EXERCISE 1
Transcribe a portion of the records below. Begin at the line containing "Examining the photo, is" and continue through the final line of the records, keeping both ends.
━━━━━━━━━━━━━━━━━━━━
Re: Recommended mail filters for use with mutt?
On Wed, Apr 02, 2008 at 02:20:33PM +0100, Chris G wrote:
>
> The main requirement is that the configuration file is very simple,
> not like procmail for example. My existing configuration file is
> simply one line per list with the list name and my alias for it (which
> is also the mailbox name). My filter program reads this file and uses
> it to route the mail to the right mailbox, my muttrc uses the same
> file to set up aliases, lists and subscribe lines.
>
> What do others here use, any recommendations that I might find useful?
I use a combination of a script and control file such as you describe,
which is interpreted by a script in my own scripting language. (hey,
you asked.)
The file contains various keys and actions. The keys might include
things like "from-address" or "sender-address" or "list-id" (and their
values), and the actions might include things like built-in known
keywords preceded by a '/', folder names enclosed in square brackets, or
script fragments bound by curly braces. The action field can also
include a priority (as a / keyword), such that if multiple keys match,
the best priority wins.
━━━━━━━━━━━━━━━━━━━━
EXERCISE 2
In the message about mail filters above, rewrite the passage that begins with "Re: Recommended mail" and ends with "and subscribe lines.", replacing "mailbox" with "folder".

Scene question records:
━━━━━━━━━━━━━━━━━━━━
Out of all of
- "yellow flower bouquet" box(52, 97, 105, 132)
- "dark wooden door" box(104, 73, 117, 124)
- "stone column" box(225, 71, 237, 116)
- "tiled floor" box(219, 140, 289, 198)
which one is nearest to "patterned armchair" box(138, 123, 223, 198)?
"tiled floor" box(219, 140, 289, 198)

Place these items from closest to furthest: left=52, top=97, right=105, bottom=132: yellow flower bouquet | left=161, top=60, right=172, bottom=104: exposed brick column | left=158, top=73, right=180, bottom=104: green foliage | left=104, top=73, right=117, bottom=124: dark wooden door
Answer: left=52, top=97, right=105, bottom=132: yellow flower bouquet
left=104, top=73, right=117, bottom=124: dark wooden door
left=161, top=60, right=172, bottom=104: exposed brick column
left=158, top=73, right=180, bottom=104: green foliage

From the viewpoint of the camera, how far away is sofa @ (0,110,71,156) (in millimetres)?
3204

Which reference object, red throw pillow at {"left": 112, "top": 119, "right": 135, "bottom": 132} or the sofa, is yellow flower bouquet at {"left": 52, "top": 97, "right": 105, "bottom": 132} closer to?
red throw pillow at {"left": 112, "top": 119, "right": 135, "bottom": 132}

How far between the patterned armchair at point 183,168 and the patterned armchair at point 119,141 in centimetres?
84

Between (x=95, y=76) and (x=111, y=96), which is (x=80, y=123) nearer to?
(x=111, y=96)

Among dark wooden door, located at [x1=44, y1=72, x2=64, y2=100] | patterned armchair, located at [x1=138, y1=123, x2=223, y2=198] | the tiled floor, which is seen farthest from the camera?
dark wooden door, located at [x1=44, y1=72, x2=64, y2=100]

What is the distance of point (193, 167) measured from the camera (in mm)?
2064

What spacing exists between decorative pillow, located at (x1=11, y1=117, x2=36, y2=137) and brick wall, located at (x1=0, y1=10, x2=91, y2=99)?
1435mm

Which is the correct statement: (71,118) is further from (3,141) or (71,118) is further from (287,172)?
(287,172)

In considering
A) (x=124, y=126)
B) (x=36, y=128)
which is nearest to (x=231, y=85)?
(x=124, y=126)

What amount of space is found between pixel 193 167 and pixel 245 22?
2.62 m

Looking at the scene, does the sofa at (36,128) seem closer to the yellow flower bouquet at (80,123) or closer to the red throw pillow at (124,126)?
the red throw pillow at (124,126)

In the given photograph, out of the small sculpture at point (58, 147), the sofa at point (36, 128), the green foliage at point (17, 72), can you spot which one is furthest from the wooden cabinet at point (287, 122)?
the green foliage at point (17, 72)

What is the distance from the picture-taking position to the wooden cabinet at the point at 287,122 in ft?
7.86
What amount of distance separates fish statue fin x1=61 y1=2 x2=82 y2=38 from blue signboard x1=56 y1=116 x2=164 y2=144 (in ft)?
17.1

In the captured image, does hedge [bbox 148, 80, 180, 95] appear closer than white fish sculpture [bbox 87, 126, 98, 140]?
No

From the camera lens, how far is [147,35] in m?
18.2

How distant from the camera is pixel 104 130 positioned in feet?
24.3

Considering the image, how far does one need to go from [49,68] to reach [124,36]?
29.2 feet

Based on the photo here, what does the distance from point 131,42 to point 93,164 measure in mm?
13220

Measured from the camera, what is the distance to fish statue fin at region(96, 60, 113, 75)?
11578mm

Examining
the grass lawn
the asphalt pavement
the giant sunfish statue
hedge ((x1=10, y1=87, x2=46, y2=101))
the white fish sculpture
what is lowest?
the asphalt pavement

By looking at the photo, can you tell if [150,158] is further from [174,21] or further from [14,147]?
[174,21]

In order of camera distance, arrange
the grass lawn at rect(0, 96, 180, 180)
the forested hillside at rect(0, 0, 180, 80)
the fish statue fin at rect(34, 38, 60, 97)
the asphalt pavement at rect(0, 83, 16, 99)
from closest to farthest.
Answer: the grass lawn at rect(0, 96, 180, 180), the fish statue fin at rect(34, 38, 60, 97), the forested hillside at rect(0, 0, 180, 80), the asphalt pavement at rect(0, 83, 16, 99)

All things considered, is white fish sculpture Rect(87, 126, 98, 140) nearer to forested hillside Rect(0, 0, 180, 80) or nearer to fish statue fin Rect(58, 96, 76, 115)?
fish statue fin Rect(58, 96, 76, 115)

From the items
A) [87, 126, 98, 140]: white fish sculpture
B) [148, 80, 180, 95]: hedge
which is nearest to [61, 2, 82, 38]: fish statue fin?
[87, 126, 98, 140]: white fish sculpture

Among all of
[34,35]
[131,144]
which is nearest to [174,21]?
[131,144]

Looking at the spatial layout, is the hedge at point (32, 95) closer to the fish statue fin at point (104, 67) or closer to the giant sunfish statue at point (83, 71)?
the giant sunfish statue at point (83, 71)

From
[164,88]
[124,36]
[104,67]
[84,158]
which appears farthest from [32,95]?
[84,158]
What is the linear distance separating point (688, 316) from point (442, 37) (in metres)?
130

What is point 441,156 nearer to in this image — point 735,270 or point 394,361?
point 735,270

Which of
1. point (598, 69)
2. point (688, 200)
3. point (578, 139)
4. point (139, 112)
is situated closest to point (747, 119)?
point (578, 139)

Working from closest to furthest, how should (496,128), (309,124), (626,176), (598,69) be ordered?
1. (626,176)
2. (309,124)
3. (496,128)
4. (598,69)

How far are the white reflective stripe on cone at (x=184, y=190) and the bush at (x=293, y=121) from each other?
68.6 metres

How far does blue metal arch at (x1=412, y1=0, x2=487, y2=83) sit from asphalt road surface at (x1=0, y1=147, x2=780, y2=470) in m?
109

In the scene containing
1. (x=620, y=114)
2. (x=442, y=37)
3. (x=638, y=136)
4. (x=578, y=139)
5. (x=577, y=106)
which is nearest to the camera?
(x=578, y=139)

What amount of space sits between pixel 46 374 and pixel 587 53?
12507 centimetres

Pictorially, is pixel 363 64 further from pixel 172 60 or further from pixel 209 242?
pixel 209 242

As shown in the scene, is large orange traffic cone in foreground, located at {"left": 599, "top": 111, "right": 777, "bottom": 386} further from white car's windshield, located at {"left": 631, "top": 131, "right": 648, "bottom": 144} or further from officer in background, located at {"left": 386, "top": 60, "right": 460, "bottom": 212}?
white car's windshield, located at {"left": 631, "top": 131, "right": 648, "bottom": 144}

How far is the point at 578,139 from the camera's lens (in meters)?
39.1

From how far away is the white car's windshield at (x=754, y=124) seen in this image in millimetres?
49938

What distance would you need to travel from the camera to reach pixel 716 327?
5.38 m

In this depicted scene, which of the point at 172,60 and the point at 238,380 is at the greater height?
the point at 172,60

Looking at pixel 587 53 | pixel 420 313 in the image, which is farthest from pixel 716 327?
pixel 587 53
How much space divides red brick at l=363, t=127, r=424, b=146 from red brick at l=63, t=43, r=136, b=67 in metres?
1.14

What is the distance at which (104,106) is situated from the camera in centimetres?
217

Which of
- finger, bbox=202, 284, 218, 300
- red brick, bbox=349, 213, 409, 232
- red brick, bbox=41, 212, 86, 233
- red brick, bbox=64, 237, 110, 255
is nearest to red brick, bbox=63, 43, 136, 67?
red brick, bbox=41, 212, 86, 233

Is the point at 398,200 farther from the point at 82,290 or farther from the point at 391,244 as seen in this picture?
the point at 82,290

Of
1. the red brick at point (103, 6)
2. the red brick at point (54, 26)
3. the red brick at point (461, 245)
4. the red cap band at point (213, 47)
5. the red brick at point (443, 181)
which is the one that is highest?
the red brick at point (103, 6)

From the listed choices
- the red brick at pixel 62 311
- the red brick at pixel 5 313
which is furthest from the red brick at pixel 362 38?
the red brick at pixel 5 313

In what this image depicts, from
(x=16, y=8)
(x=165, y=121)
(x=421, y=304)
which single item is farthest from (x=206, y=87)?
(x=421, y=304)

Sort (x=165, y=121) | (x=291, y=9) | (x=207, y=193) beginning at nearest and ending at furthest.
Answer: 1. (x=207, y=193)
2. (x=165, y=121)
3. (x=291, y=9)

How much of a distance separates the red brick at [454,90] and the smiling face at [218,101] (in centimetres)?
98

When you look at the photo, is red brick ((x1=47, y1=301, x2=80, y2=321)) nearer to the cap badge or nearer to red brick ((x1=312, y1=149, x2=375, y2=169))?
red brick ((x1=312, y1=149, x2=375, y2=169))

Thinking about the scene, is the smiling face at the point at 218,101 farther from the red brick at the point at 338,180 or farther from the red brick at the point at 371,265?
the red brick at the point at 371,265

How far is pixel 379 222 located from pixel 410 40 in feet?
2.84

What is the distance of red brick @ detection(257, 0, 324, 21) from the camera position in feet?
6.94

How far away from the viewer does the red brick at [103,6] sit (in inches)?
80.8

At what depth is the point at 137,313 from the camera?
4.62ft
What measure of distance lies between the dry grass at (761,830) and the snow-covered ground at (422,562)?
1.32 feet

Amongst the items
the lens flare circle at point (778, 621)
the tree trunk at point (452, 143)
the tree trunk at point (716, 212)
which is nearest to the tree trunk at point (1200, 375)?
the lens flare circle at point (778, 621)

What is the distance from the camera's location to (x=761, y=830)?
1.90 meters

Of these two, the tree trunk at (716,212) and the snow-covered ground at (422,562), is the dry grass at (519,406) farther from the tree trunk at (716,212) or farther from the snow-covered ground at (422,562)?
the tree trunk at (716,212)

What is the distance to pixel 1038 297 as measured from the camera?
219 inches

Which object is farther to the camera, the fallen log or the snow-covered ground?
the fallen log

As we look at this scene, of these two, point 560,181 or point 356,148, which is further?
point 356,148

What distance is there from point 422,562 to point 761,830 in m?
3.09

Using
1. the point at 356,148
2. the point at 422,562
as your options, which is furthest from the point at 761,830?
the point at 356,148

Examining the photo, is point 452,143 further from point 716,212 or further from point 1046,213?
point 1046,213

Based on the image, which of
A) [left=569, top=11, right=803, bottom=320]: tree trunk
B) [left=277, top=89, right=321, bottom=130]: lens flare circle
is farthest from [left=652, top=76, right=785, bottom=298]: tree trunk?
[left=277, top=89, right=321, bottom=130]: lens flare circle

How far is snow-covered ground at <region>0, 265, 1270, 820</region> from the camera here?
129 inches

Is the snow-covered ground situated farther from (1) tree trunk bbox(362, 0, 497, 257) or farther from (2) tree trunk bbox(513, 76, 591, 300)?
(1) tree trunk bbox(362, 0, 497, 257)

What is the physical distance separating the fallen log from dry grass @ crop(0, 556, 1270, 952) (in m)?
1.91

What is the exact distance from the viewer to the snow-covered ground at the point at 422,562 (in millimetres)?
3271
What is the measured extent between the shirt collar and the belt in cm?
━━━━━━━━━━━━━━━━━━━━
FULL OUTPUT 1
Examining the photo, is point 452,143 further from point 716,212 or further from point 1046,213?
point 1046,213

Based on the image, which of
A) [left=569, top=11, right=803, bottom=320]: tree trunk
B) [left=277, top=89, right=321, bottom=130]: lens flare circle
is farthest from [left=652, top=76, right=785, bottom=298]: tree trunk?
[left=277, top=89, right=321, bottom=130]: lens flare circle

How far is snow-covered ground at <region>0, 265, 1270, 820</region> from the camera here?
129 inches

Is the snow-covered ground situated farther from (1) tree trunk bbox(362, 0, 497, 257) or farther from (2) tree trunk bbox(513, 76, 591, 300)?
(1) tree trunk bbox(362, 0, 497, 257)

What is the physical distance separating the fallen log from dry grass @ crop(0, 556, 1270, 952) (in m)?
1.91

What is the exact distance from the viewer to the snow-covered ground at the point at 422,562 (in millimetres)?
3271
What is the measured extent between the shirt collar and the belt in cm?

FULL OUTPUT 2
Re: Recommended mail filters for use with mutt?
On Wed, Apr 02, 2008 at 02:20:33PM +0100, Chris G wrote:
>
> The main requirement is that the configuration file is very simple,
> not like procmail for example. My existing configuration file is
> simply one line per list with the list name and my alias for it (which
> is also the folder name). My filter program reads this file and uses
> it to route the mail to the right folder, my muttrc uses the same
> file to set up aliases, lists and subscribe lines.